Et en parlant de matière, bien qu'elle adore manier le chalumeau, Chloé n’a pas choisi le chemin le plus facile, en optant pour le verre borosilicaté pour ses bijoux. « J’ai commencé avec le verre sodocalcique, une autre typologie de verre qui est plus sensible, plus liquide, plus enclin aux chocs thermiques. C’est quand j’ai commencé à travailler les bagues que je suis passée au borosilicate. C’est un verre plus résistant aux chocs thermiques, plus pérenne dans le temps, qui garde tout son éclat. Il est utilisé notamment en verrerie de laboratoire, en aéronautique, en optique. Il supporte mieux les chocs, même si bien sûr cela reste du verre, un matériau délicat dont il faut prendre soin. Il demande aussi une température de chauffe plus élevée » continue-t-elle.

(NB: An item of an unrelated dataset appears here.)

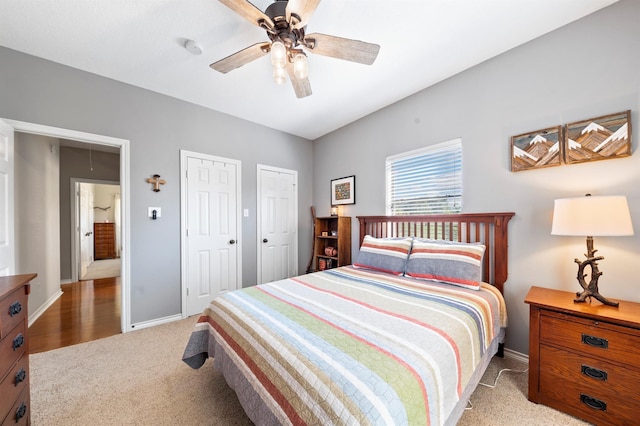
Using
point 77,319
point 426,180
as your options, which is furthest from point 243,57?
point 77,319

Elle n’a toutefois pas été seule dans son parcours vers la compréhension et la maîtrise de cette matière complexe et particulière, mais a eu la chance d’être épaulée par l’artiste japonaise Michi Suzuki, vétérante du travail en perles de verre. « C’était une vraie rencontre. Sa précision, sa concentration, sa gentillesse. On ne parlait pas beaucoup, elle m’offrait un thé, on échangeait beaucoup par les gestes. Elle me montrait, puis me laissait faire. J’ai d’abord fait beaucoup de perles pour apprendre. Puis un jour, elle m’a montré comment faire des bagues. Et à partir de là, j’ai commencé à tester, à expérimenter. J’étais émerveillée d’avoir accès à ce savoir-faire » raconte Chloé.
Un savoir-faire qui se partage et devient tangible aujourd’hui dans des bijoux qui semblent légers comme l’air, dangereusement fragiles, mais pourtant bien tenaces, solidifiés par une cuisson descendante, par paliers, qui élimine toutes les tensions du verre. « C’est un contraste que je trouve très beau, la délicatesse du verre et la main qui vit. Le Borosilicate est résistant, mais il demande malgré tout de l’attention, du soin. C’est comme prendre soin de soi. La fragilité, c’est le vivant : puissant, magnifique mais aussi vulnérable. C’est le miroir de notre monde. » Le miroir de notre monde, mais aussi du processus de fabrication de la designer, qui se fait tout en douceur et en poésie : « Lorsque je crée une pièce, je ne dessine pas. Je pars d’une baguette de verre que je fais fondre doucement, puis je laisse le dialogue s’installer entre la matière, la flamme et moi. L’accident advient lorsque la matière nous amène à un endroit où nous ne serions pas allés en imaginant une pièce. C’est ce qui la rend profondément vivante. Cela permet de dépasser une simple idée ou projection mentale, pour aller vers le renouveau, l’inattendu, l’émerveillement. »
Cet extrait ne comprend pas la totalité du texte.